▶ _Exercise prompt_
List every date or time span that the book-publishing passage below uses as a label to open a paragraph.

▶ _Passage shown_

____________

Why you should write your book

Do you have negative self-talk? What you’re telling yourself might be even more powerful because it’s true. Nobody really cares about your stupid book. In the US alone there are over 300,000 NEW books published every year. I will account for three of them this year, maybe four or five or six next year, and you know what? For the most part nobody (percentage-wise) really cares.

1812: 204 years ago, the year Charles Dickens was born, 66 novels were published in England. In the whole year. Yes, about five per month. That’s it.

1837-1901: 60,000 novels published during the Victorian era. That’s an average of 937 a year, but of course it was accelerating, so in 1837 it was much lower than that average, and by 1900 it would have been quite a bit more.

2000 and later: 300,000+ per year in the USA alone (China doubles it). Let’s say that 1% of those are decent, and 0.1% are very good. It’s unlikely you’ll read 300 very good books in a year. That’s one a day! If there was a way to curate and determine the best 0.01% of all the books written in a single year, you’d still need to get through three a month to read them all. (And instead you’re reading my blog.)

The odds that anyone will ever care about your stupid book are slim. So now that we’ve gotten that out of the way, let’s move on.

____________

▶ _Supplied information_

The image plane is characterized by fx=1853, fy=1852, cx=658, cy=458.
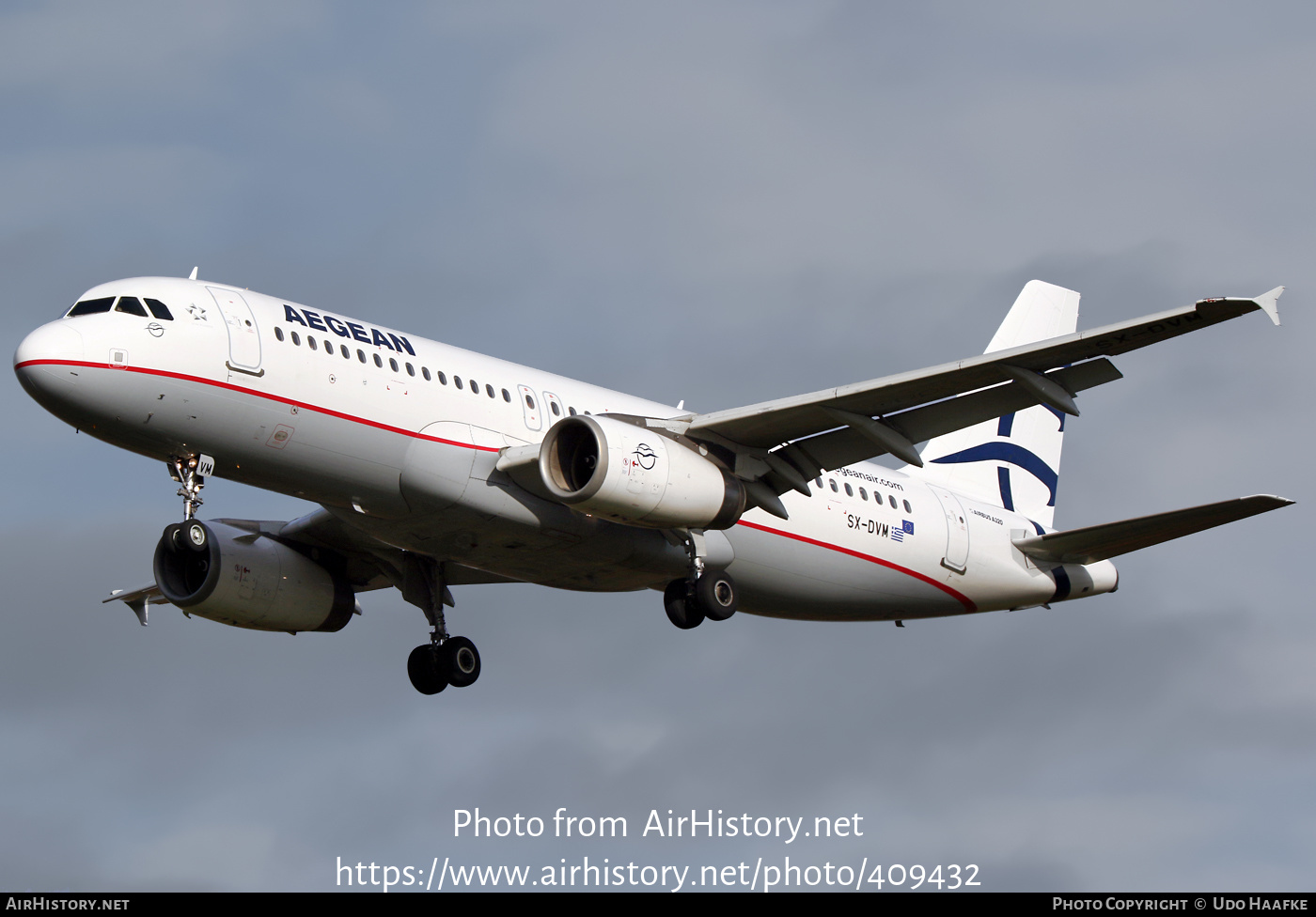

____________

▶ _The solution_
1812; 1837-1901; 2000 and later